Passage provided =
— begin —

When I look up into the sky, it’s disconcerting to see what looks like an overcast cover of nice clouds, but that’s not water vapor, it’s the acrid smoke from our beloved mountains as they purge overgrown fuel in a drought stricken rain-forest. I wonder, will we ever see blue sky again? Did you ever think a rain-forest could burn? Yes, in 2017, yes, and we’re paying dearly. While people brace for another hurricane in The Atlantic, Washingtonian residents wonder if we’ll ever feel rain again. There are whispers of relief by the weekend, but not in time to save our forests.

My limited camera cannot capture the full visual of smoke inundating the farm, but it’s noticeable, so noticeable in fact, that visibility is reduced in 1,000ft. My back field looks “foggy” from the house. You cannot see the mountains, you cannot see the hills, nothing but a brown haze all around. When the moon rises, she’s full and red, blood red, like a sand storm; it reminds me of Oklahoma in late summer, when the red dust kicks up at dusk.

— end —

The tasks =
A. Decide whether each statement agrees with the wildfire smoke passage, and answer yes or no with the deciding words quoted from it: (i) The moon rises full and red. (ii) The camera captures the full visual of the smoke over the farm. (iii) The mountains can be seen through the haze.
B. Please copy the wildfire smoke passage word for word, from "My limited camera" up to and including "up at dusk.".
The material after the wildfire smoke passage is separate from it.

Supplied data =
— begin —

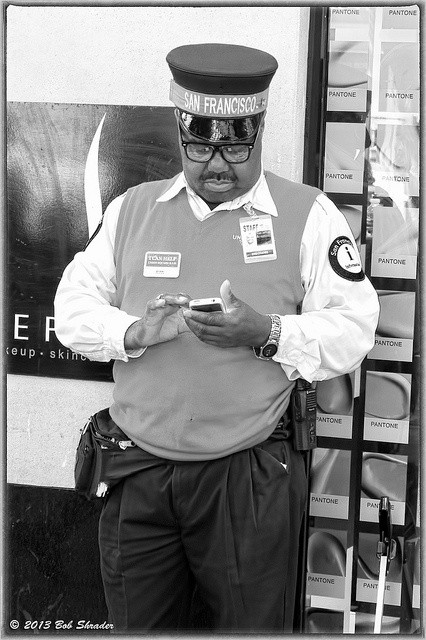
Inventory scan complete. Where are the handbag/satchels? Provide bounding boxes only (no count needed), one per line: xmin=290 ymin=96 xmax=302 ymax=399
xmin=75 ymin=408 xmax=166 ymax=501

— end —

Responses per task =
A.
(i) Yes: "When the moon rises, she’s full and red, blood red"
(ii) No: "My limited camera cannot capture the full visual of smoke inundating the farm"
(iii) No: "You cannot see the mountains"

B.
My limited camera cannot capture the full visual of smoke inundating the farm, but it’s noticeable, so noticeable in fact, that visibility is reduced in 1,000ft. My back field looks “foggy” from the house. You cannot see the mountains, you cannot see the hills, nothing but a brown haze all around. When the moon rises, she’s full and red, blood red, like a sand storm; it reminds me of Oklahoma in late summer, when the red dust kicks up at dusk.